Quando era criança, inventava histórias divididas em capítulos e cada um deles desenhava-se na sua cabeça com todos os pormenores: os aventureiros iriam enfrentar selvas densas, infestadas de perigos; ou visualizava a cor feroz dos pendões antes da batalha e sentia o nervoso austero, confiante, do herói cavaleiro entre companheiros de justiça; ou acompanhava o explorador planetário no sinistro laboratório onde o maléfico cientista escondera raios mortais; ou observava o oceano indolente e tropical em que navegavam piratas famosos; ou o mar sufocante de areia, o detective genial, a cidade quieta e o deserto de gelo e o barco perdido e a tempestade tremenda.
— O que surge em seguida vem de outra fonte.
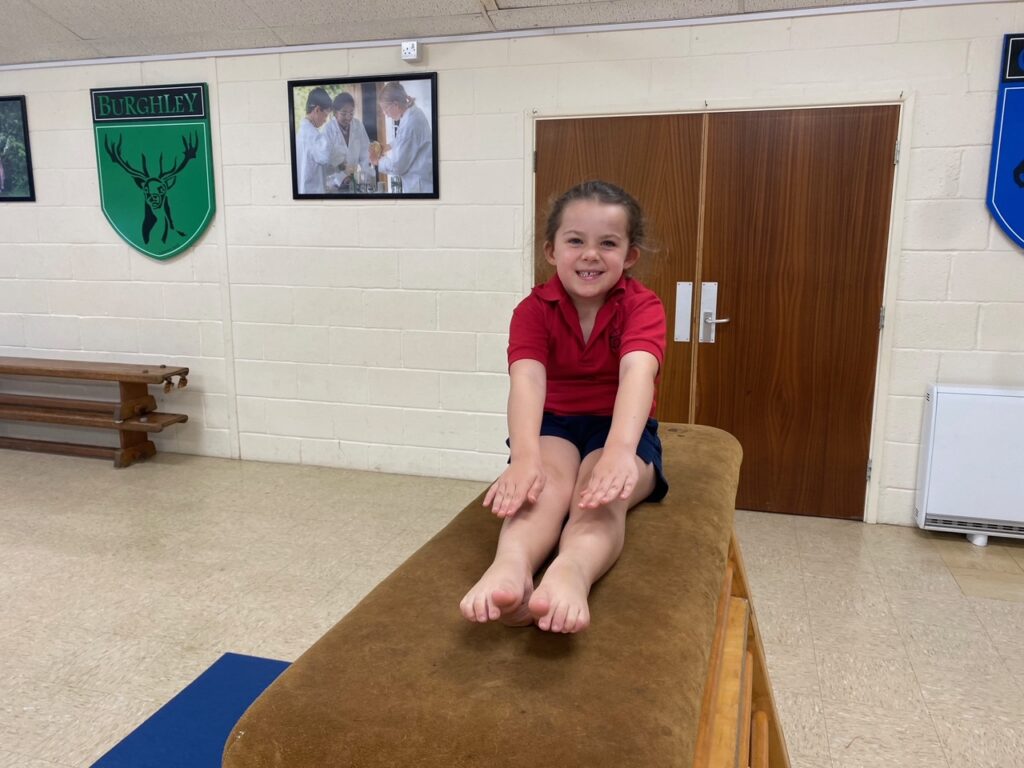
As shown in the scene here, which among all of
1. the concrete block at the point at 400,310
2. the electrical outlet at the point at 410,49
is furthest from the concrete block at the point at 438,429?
the electrical outlet at the point at 410,49

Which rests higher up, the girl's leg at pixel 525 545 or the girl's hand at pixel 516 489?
the girl's hand at pixel 516 489

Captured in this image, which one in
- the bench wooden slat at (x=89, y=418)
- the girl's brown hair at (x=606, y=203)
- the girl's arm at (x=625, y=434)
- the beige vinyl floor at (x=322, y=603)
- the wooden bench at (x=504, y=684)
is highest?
the girl's brown hair at (x=606, y=203)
Depois, compilava a sequência de capítulos, um, dois, três, e por aí fora, até vinte ou ainda até vinte e um, que já era demasiado longo, e decidia que em certo ponto haveria uma bulha e noutro um beijo à namorada (era uma menina de caracóis por quem se apaixonara na escola) e após os perigos quase fatais, o herói iria recompor-se e desvendar o mistério antes do desfecho.
Era tudo pensado ao pormenor, na imaginação. E corria pela casa a mostrar aos irmãos: olha o livro que escrevi, e logo se riam dele. Só tem capítulos. Falta escrever tudo o resto, diziam.
Na sua cabeça era como se tivesse preenchido cada linha, usado todas as palavras necessárias, mas riam-se dele: só tem a lista de capítulos, mais nada.
E foi crescendo. Para tudo fazia uma lista de capítulos. Na escola. Um curso, a universidade que nunca frequentou, depois o doutoramento brilhante. Na tropa. Começaria como soldado e acabaria oficial, após vencer o inimigo em batalha que nunca houve. No casamento. Casamos e arranjamos uma casa e depois um filho, o primeiro, porque depois teremos o segundo e então o terceiro e depois vão para a escola e por aí fora. Mas não teve filhos.
E fez o mesmo em cada emprego. No primeiro capítulo, seria promovido a escriturário e no segundo a quadro intermédio e depois chegava a chefe de secção e a chefe de divisão, até o convidarem para director, por verem como atravessara tão bem os patamares, obstáculos desfeitos como se fossem de papel.
E fazia a lista quando ia de férias e quando se envolveu com a amante e a mulher lhe pediu o divórcio; e preparou novos capítulos, todos muito bem pensados, para o livro completo que lhe ocorria. E a certo ponto, a personagem soltava uma espécie de raiva do coração oprimido, mas nunca escreveu uma linha.
Mudou de empregos e de cada vez fazia listas de capítulos para antecipar os acontecimentos. Conheceu outras mulheres, mas nenhum dos romances correu como ele pressentira no guião inicial. Grandes amores transformavam-se em afastamento progressivo, desilusão e rotina.
E os episódios passavam, em doses regulares e sempre iguais de tempo.
Um dia, sozinho numa esplanada da praia, olhava o mar agitado e as ondas que esmurravam os rochedos, lembrou-se de olhar para trás e compôs numa folha de papel a lista de capítulos da sua vida.
Ainda só tinha quinze capítulos, cada um bem definido. Mais uns cinco ou seis e estaria tudo escrito, pensou.